The day my pants got famous

Only those who navigated this country's tedious roads before the days of the Interstates will remember the gritty satisfaction of grinding out 100-mile chunks along tortured hauls like, say, the 600 miles from Washington, D.C., to Indianapolis.

This was my particular route one sunny Friday in July, in the early 1960s: I had just achieved a relatively high-speed phase of this effort along the Pennsylvania Turnpike. But my quiet satisfaction was suddenly erased in one dark instant of truth. If I were to glance behind me, I knew I would not see my suit hanging in the back seat. It was still in my closet at home - 150 miles ago.

This was not according to plan. I had an all-day conference Saturday, and in the rock-ribbed, conservative world of that day, I simply had to be attired in suit and tie. There was no alternative.

Recovery schemes raced through my mind. I would arrive at my destination too late in the day to buy a new suit. Besides, such a purchase would severely press my immediate finances, which at that time had not been liberated by credit cards. This economic constraint weighed heavily against my pulling off along the way somewhere earlier to find a department store. Plus, I didn't want to lose my momentum in eating away at those 600 miles.

Possessed of some little animal cunning I'd developed while recovering from other personal foul-ups, I was soon onto an angle. At the next Turnpike stop I called my wife's office. When she got to the phone, she announced, "You forgot your suit." There was no argument from me.
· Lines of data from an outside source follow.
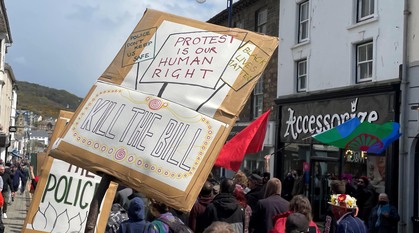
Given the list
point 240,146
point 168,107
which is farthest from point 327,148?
point 168,107

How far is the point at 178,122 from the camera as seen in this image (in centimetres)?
350

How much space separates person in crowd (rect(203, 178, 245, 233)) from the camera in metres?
6.93

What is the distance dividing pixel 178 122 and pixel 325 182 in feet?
50.6

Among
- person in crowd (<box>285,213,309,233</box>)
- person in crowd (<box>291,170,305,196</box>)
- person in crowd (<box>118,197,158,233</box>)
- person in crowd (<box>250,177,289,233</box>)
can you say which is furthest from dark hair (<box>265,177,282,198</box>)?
person in crowd (<box>291,170,305,196</box>)

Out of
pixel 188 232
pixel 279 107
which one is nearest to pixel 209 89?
pixel 188 232

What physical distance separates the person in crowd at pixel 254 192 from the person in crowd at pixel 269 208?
1636mm

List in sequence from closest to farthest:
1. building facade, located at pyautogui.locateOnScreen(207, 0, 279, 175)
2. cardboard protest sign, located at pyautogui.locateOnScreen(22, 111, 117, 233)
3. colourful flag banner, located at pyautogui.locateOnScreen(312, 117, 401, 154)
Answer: cardboard protest sign, located at pyautogui.locateOnScreen(22, 111, 117, 233) → colourful flag banner, located at pyautogui.locateOnScreen(312, 117, 401, 154) → building facade, located at pyautogui.locateOnScreen(207, 0, 279, 175)

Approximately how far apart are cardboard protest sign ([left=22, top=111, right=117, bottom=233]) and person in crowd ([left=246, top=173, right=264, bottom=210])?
4.07 metres

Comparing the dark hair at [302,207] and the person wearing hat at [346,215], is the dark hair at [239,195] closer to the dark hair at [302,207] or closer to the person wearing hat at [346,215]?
the person wearing hat at [346,215]

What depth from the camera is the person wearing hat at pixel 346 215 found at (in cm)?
593

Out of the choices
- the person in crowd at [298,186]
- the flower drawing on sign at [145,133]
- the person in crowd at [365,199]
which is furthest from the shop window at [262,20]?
the flower drawing on sign at [145,133]

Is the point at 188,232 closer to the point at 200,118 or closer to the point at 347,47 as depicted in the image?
the point at 200,118

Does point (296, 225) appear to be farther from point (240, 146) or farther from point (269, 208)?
point (240, 146)

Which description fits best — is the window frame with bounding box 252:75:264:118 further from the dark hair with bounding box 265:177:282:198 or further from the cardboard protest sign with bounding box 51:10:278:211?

"Here's what I need," I said. "Put it in a suitcase, drive over to the air-cargo office at National Airport, and have the suitcase shipped to Indianapolis, where I'll pick it up."

Barbara could have chosen this opportunity to fill me in on items of related interest at her end, but she did not waste time. She was a legislative aide in an Oklahoma congressman's office, and had a track record for bold, quick action in times of need. I was still to learn how quick and how bold.

It was 11 o'clock Friday night when the suitcase arrived at the Indianapolis airport. Apart from losing an hour or two of sleep, I was spared the ignominy of feeling hundreds of wrinkled noses pointed at my rumpled sportshirt and jeans at the conference the following day. A decent recovery, all things considered, I would tell myself later that Saturday evening, as I pulled an all-nighter driving back to Washington.

After picking through heavy fog for much of the last 100 miles home, I was numb from fatigue when I finally arrived about sunup Sunday. As I crawled under the bedcovers, Barbara began filling me in on events of interest from Friday in Washington, while I'd been driving to Indiana. The words only vaguely sunk in, at that point. But they would sink in, to paraphrase Humphrey Bogart at the end of Casablanca, "soon, and for the rest of my life."

Barbara offered three news items:

(1) Upon realizing I had forgotten my suit shortly after I left, she had phoned the Maryland State Troopers with a description of my car, to flag me down. They reported to her later that morning that they hadn't been able to spot me. (My foot was prone to be heavy on the accelerator, so it may have been just as well.)

(2) Ratcheting up her effort, Barbara then phoned a morning talk show we listened to often on WRC radio, called Hardin and Weaver, to page me over the air about my suit. This resulted in Weaver, the wisecracking half of the morning team, to cheerfully advise me - among other things - "Hey, Terry! Barbara says to come home. You forgot your pants." But I missed this new experience of being talked to over the radio because I was tuned into a classical music station that morning.

(3) The dominoes had started to fall, though. When Barbara arrived at National Airport's air cargo office later on Friday, requesting that the suitcase be shipped to Indianapolis, the clerk at the counter intuitively asked, "Are those Terry's pants?"